■ WORK REQUIRED
Within the records below, how many lines hold the word "United"? Only the number should be returned.

■ TASK DATA
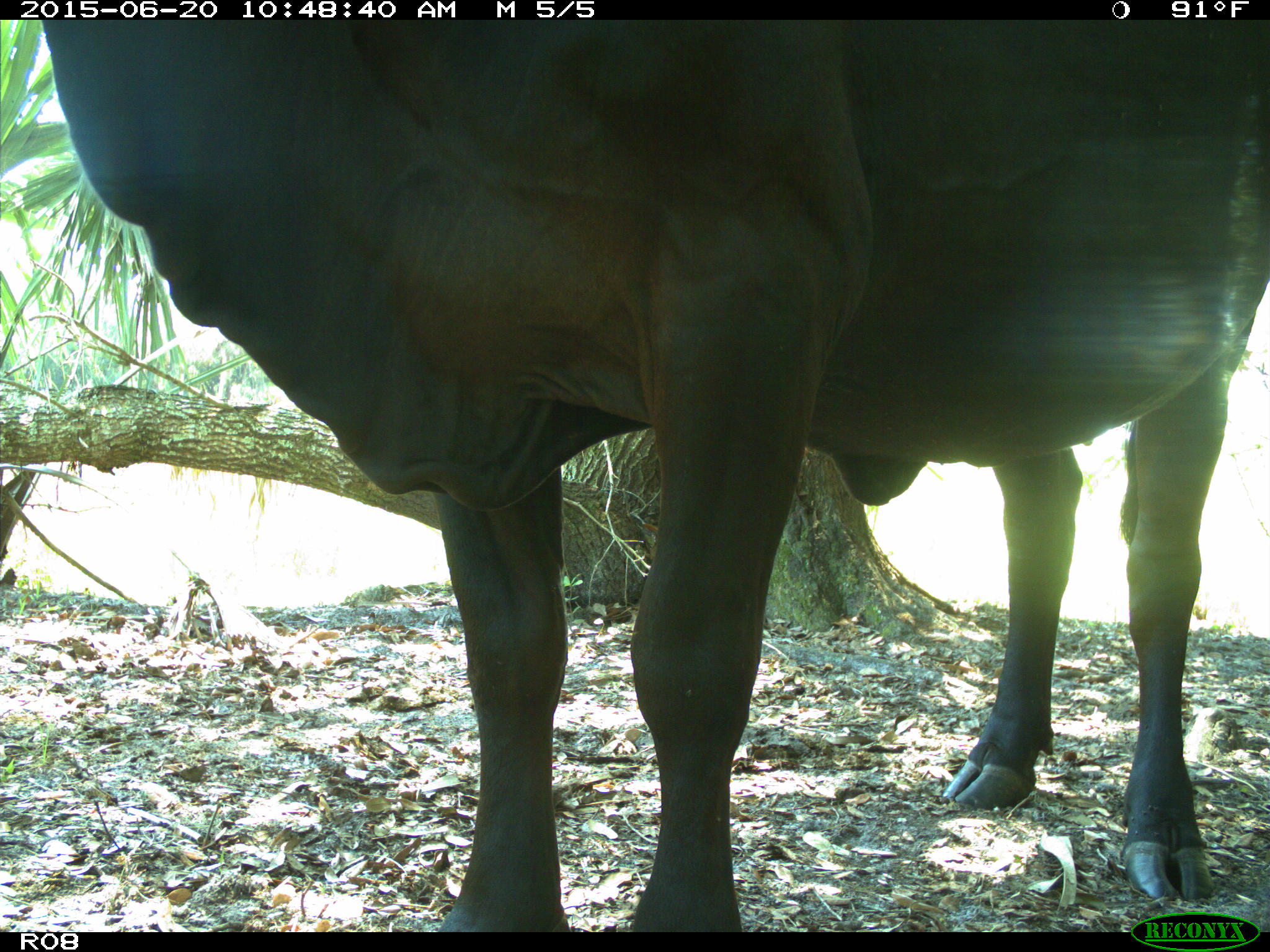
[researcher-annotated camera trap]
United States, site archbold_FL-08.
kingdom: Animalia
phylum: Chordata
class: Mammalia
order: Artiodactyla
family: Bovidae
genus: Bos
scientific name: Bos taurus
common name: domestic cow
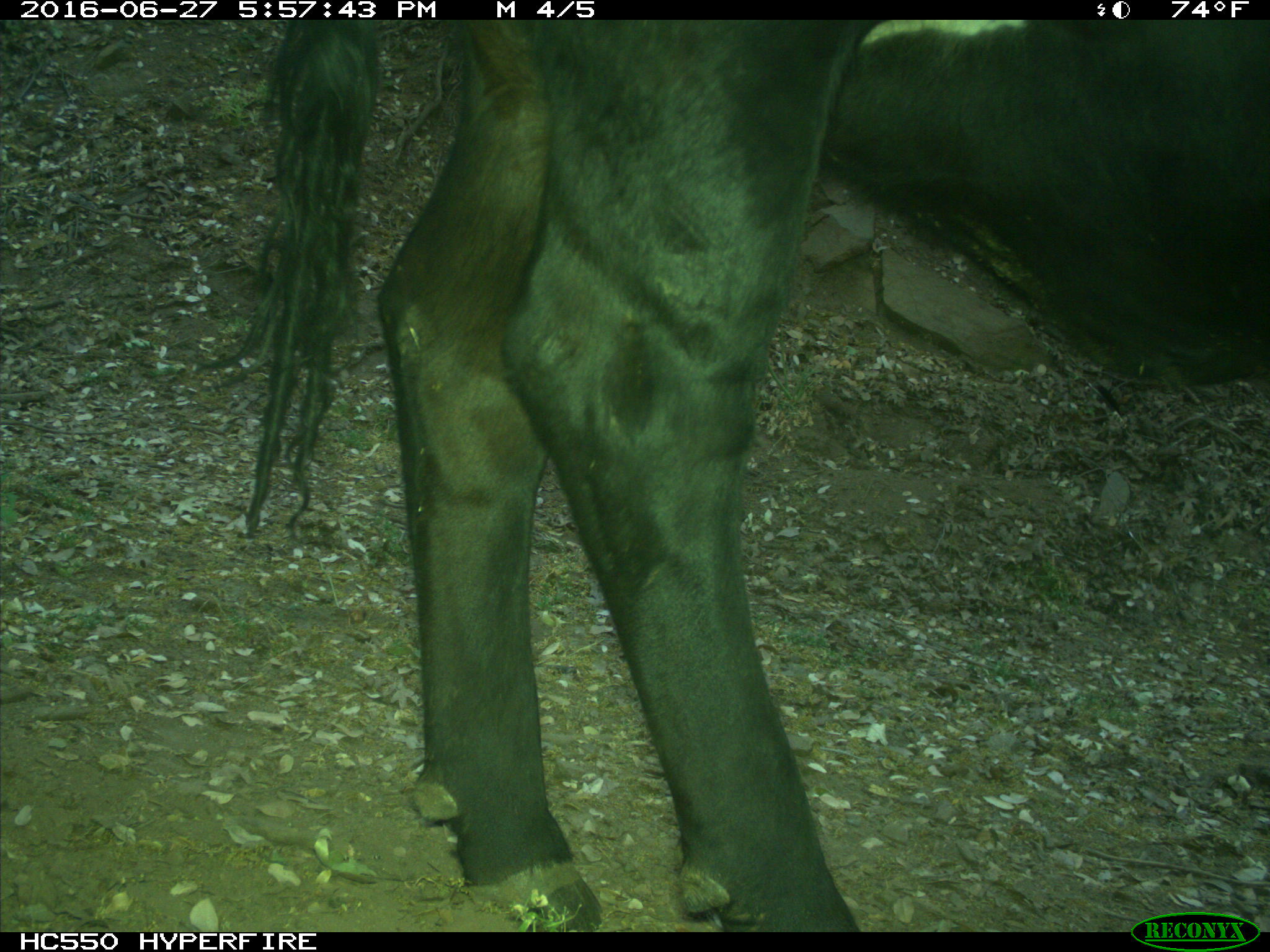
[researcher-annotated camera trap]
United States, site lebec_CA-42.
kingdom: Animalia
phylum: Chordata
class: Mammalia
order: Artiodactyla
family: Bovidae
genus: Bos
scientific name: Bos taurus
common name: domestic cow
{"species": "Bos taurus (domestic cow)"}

■ YOUR SOLUTION
2